Она шумно отдышалась. Видимо, только что вошла в квартиру.

— Я, милок, тебя упреждала.

— О чем?

— Что удушенники вертаются…

— Неужели вернулся?

— Ага, вернулся.

— Дарья Никифоровна, Анищин еще и не похоронен.

— Милок, удушенникам и всяким заложным покойникам это не помеха.

— И где же он — у вас?

— Окстись!

— Ну а где?

— Да у себя в квартире!

— Как вы узнали?

— Я под ним живу.

— И что Анищин… то есть что он делает?

— Ходит, паркетины скрипят.

— Дарья Никифоровна, он же ничего не весит, дух…

— То праведный дух, а этот тяжел, поскольку неприкаян.

Теперь я отдышался, хотя не ходил ни по горам, ни по лестницам.

— Дарья Никифоровна, квартира же опечатана.

— Эхма, так он дух. Что ему печатка? Вот если бы ты святой водой окропил…

— Спасибо, Дарья Никифоровна. Сейчас приеду. Я хотел было добавить, что моей специальностью является криминалистика и уголовный процесс с уголовным правом, а не богословие; хотел добавить, что звонить ей следовало бы не в прокуратуру, а в церковь; хотел добавить, что святая вода в следственном портфеле инструкцией не предусмотрена…

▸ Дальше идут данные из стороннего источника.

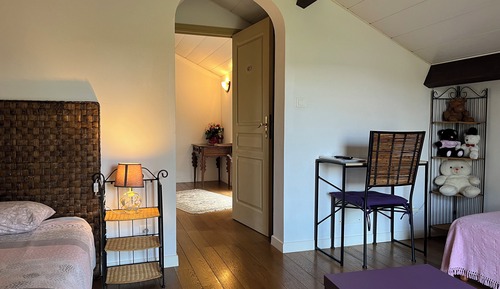 Comfort Apartment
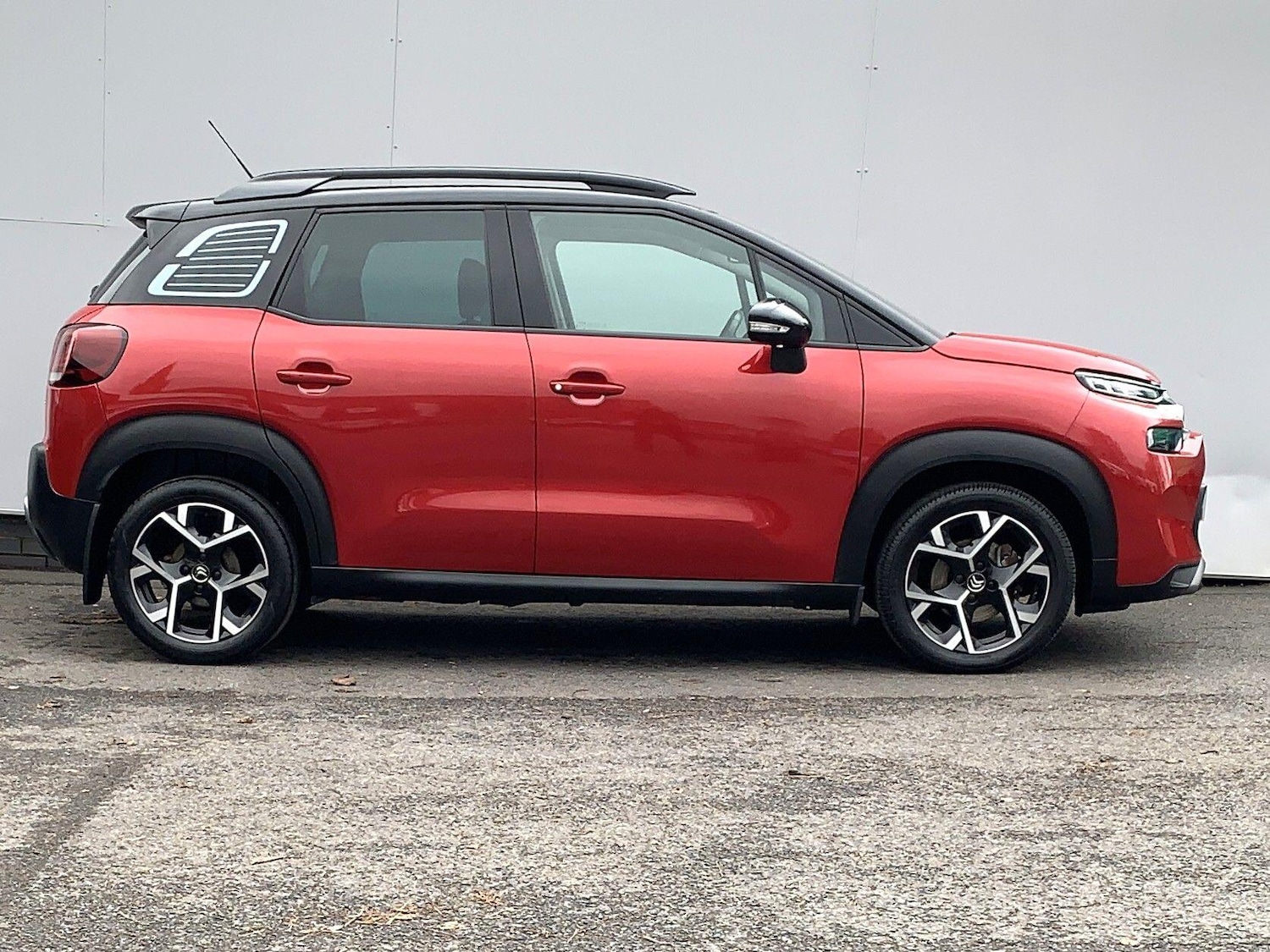 Used Citroen C3 Aircross 2022 for sale - 77411633: Photo 10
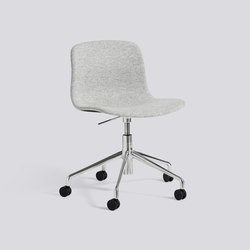 About A Chair AAC51 with gaslift | Chaises | Hay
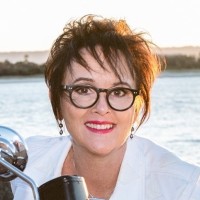 Karen Clark - Clarkashians & Co logo - Similar company to Heather Mitchell - Finding Equilibrium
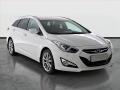 Hyundai i40 1.7 CRDi, Navi, Xenony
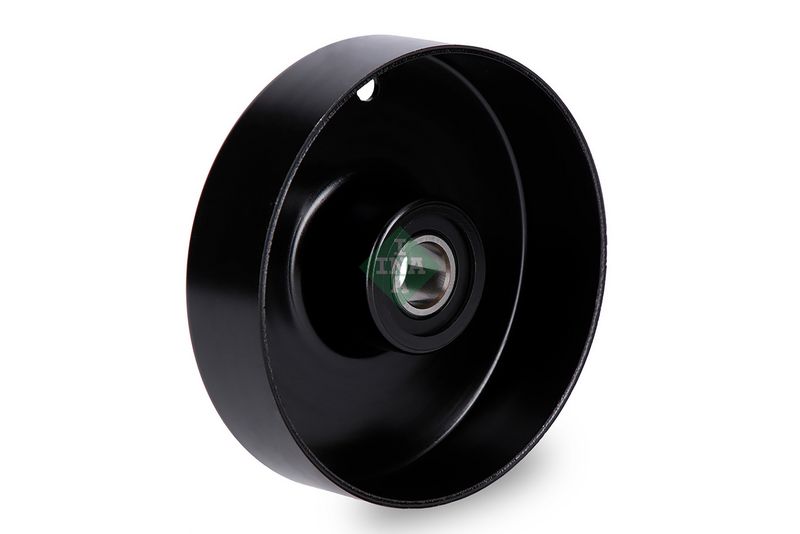 Tensioner Pulley - Ina - C Class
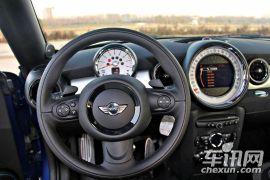 MINI-MINI COUPE-1.6T COOPER S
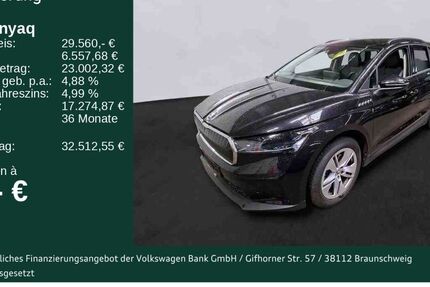 Skoda Enyaq 11.260 km 28.980 &euro; Borna 04552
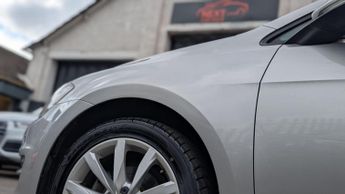 Volkswagen Golf 1.4 TSI BlueMotion Tech S DSG Euro 5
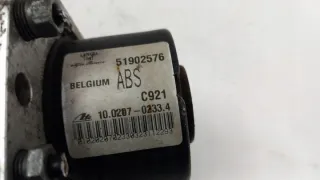 51902576 Блок ABS Fiat Doblo 2 Арт e10614924, вид 6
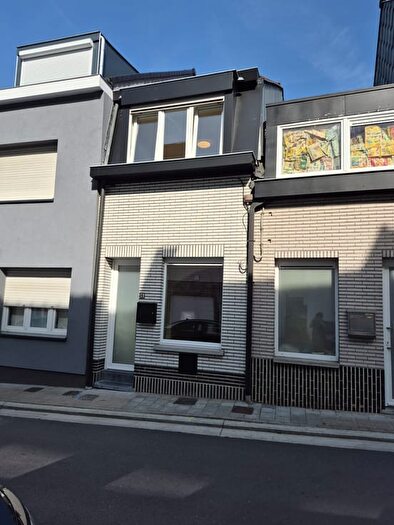 2-kamerhuis te huur in Geraardsbergen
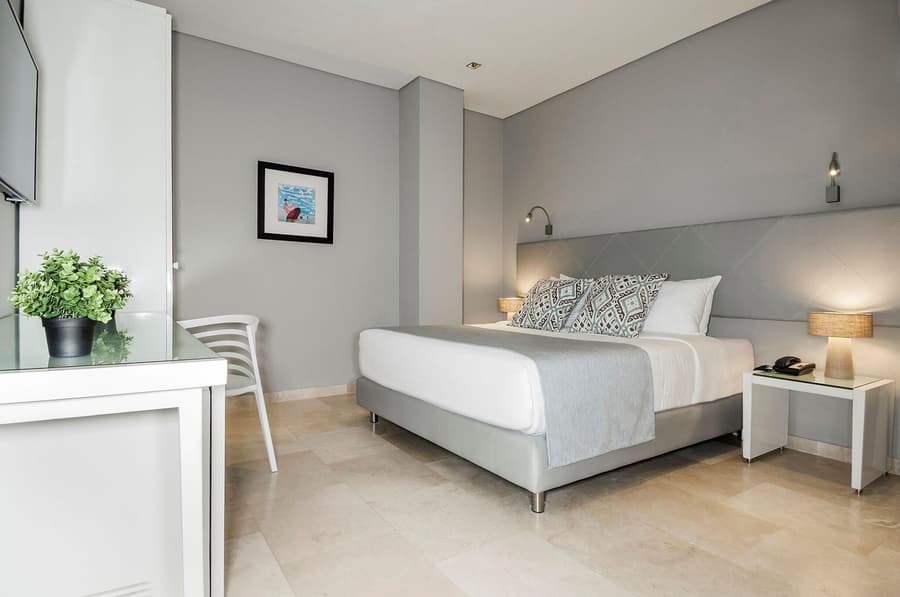 Oz Hotel Cartagena Grand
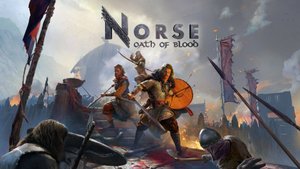 Тактическая сага о мести: представлен новый трейлер пошаговой стратегии Norse: Oath of Blood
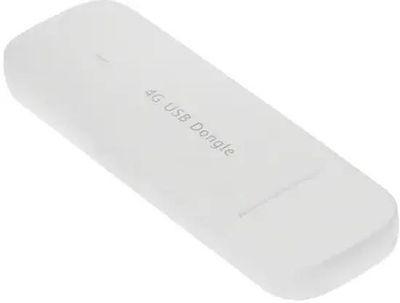 Модем Huawei Brovi E3372-325 3G/4G, внешний, белый [51071uyb] - фото 1 - id-p224424357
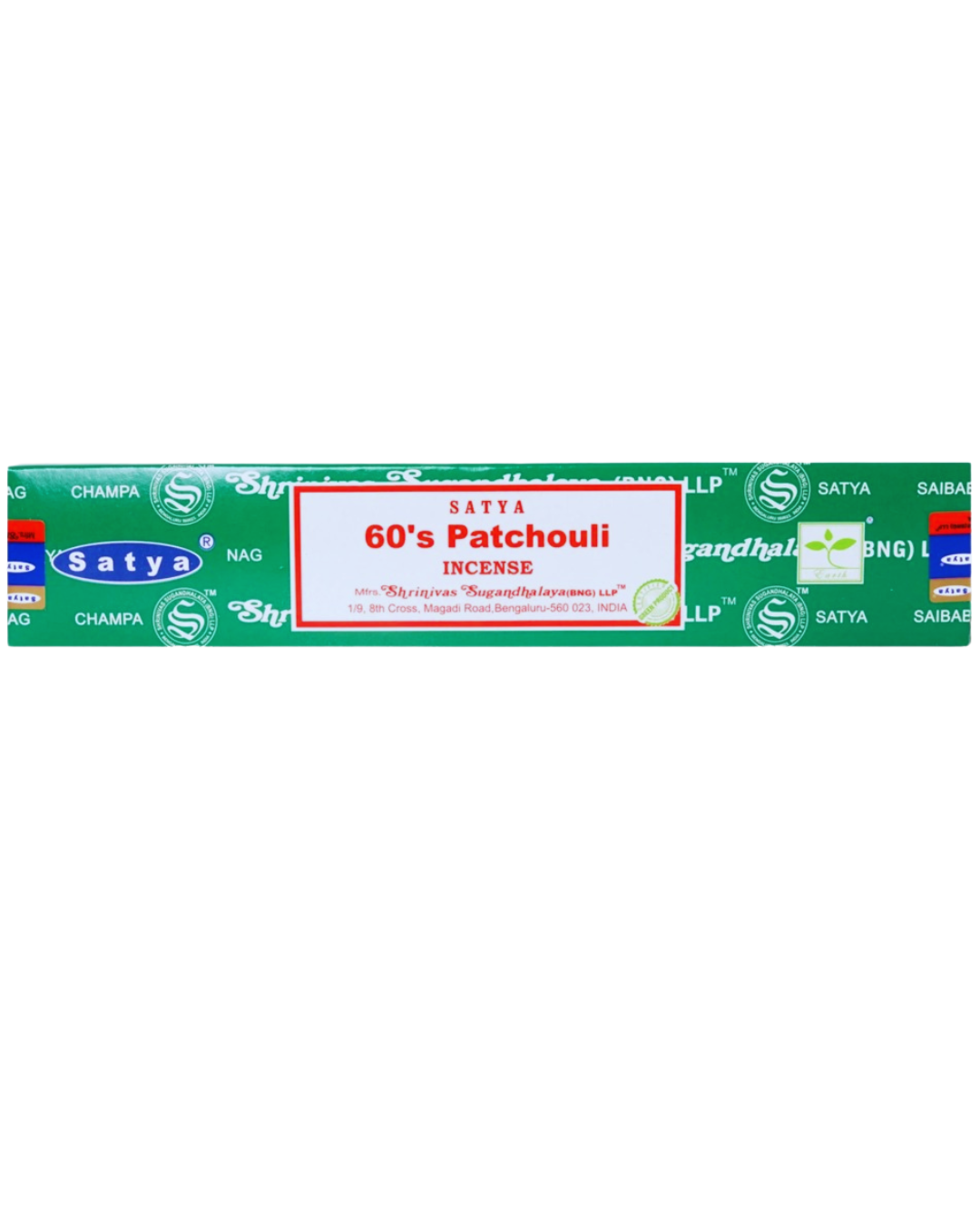 Satya Incense image 12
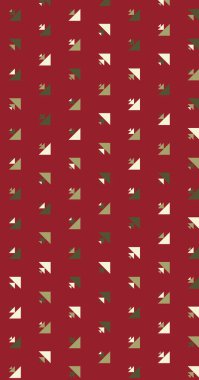 Soyut Renk üretken sanat arkaplan çizimi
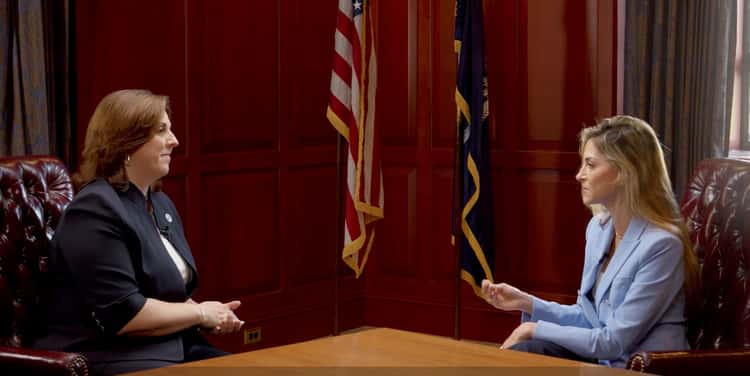 FOX 57 News: PragerU in South Carolina Schools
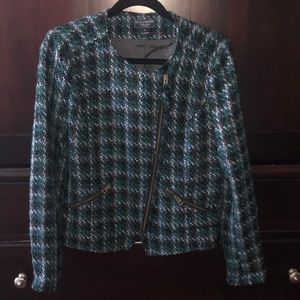 Lucky Brand blazer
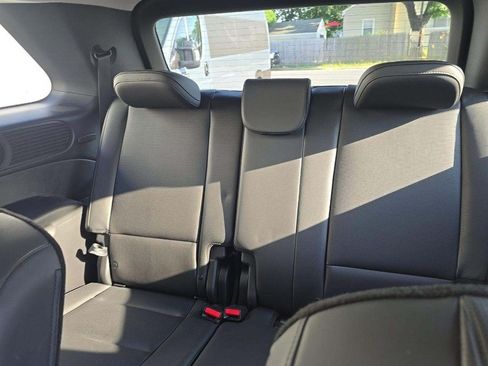 Used 2026 Hyundai Palisade SEL FWD image 8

Насчет «сейчас приеду» похвастал. Нашей прокуратурской машины, как всегда, на месте не оказалось; просить транспорт в милиции или тем более просить их наведаться в квартиру и вытурить духа я, конечно, не решился. Тащиться на троллейбусе или на трамвае смешно — кто же ловит духов на общественном транспорте? Вот если такси…

Невольно поверишь в духов, потому что чудеса начались сразу: я выскочил из прокуратуры, поднял руку — и такси остановилось. А ехать всего минут пятнадцать. Меня лишь невнятно журила совесть, выступавшая сейчас от имени Лиды: если буду раскатывать на такси за женщинами в песцовых шапках да за духами самоубийц, то никаких денег не хватит.

Расплатившись, я торопливо поднялся на третий этаж. Лампочка на лестничной площадке почему — то не горела. Номеров не рассмотреть, но квартиру Анищина я помнил. Дверь, будто собранная из отшлифованных реечек. Я ощупал ее и сразу наткнулся на шнурок с пластилиновой печатью, оставленной Леденцовым. Ошиблась Дарья Никифоровна: никакой дух не отважится нарушить печать Управления внутренних дел.